(Task brief) The entries below contain pictures. Retype everything except those pictures, exactly as given.

(Questions about scene geometry)
##########

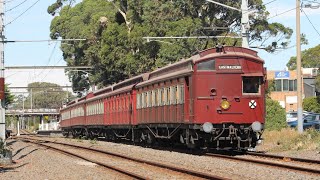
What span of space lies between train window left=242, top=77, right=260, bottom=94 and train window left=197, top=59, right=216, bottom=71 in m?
1.12

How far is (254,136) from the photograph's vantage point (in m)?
21.0

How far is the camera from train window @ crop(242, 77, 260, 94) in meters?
20.9

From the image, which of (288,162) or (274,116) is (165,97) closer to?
(288,162)

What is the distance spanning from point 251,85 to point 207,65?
64.5 inches

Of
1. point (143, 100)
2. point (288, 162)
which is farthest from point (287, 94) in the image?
point (288, 162)

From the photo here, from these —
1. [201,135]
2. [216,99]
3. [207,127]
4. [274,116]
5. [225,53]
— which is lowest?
[201,135]

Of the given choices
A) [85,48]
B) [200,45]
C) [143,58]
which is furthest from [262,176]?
[85,48]

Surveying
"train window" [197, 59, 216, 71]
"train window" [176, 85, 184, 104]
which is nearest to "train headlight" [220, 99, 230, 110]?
"train window" [197, 59, 216, 71]

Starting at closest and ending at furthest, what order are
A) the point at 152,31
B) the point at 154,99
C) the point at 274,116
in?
the point at 154,99
the point at 274,116
the point at 152,31

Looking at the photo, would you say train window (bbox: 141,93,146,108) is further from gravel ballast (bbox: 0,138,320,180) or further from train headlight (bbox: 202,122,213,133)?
train headlight (bbox: 202,122,213,133)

##########

(Exercise response)
What span of space lies between train window left=242, top=77, right=260, bottom=94 and train window left=197, top=59, right=216, bottom=71 in m?
1.12

How far is (254,136) from the photograph's vantage point (in m)?
21.0

How far is the camera from train window @ crop(242, 77, 260, 94) in meters?
20.9

From the image, which of (288,162) or (274,116) is (165,97) closer to?
(288,162)

What is the distance spanning from point 251,85 to point 207,65?
64.5 inches

Of
1. point (143, 100)
2. point (288, 162)
which is farthest from point (287, 94) in the image?
point (288, 162)

From the photo here, from these —
1. [201,135]
2. [216,99]
3. [207,127]
4. [274,116]
5. [225,53]
— which is lowest?
[201,135]

Of the given choices
A) [85,48]
B) [200,45]
C) [143,58]
which is furthest from [262,176]?
[85,48]

Surveying
"train window" [197, 59, 216, 71]
"train window" [176, 85, 184, 104]
which is nearest to "train headlight" [220, 99, 230, 110]?
"train window" [197, 59, 216, 71]

Starting at closest and ending at furthest, what order are
A) the point at 152,31
B) the point at 154,99
C) the point at 274,116
in?
the point at 154,99
the point at 274,116
the point at 152,31

Looking at the photo, would you say train window (bbox: 141,93,146,108) is further from gravel ballast (bbox: 0,138,320,180) or further from train headlight (bbox: 202,122,213,133)?
train headlight (bbox: 202,122,213,133)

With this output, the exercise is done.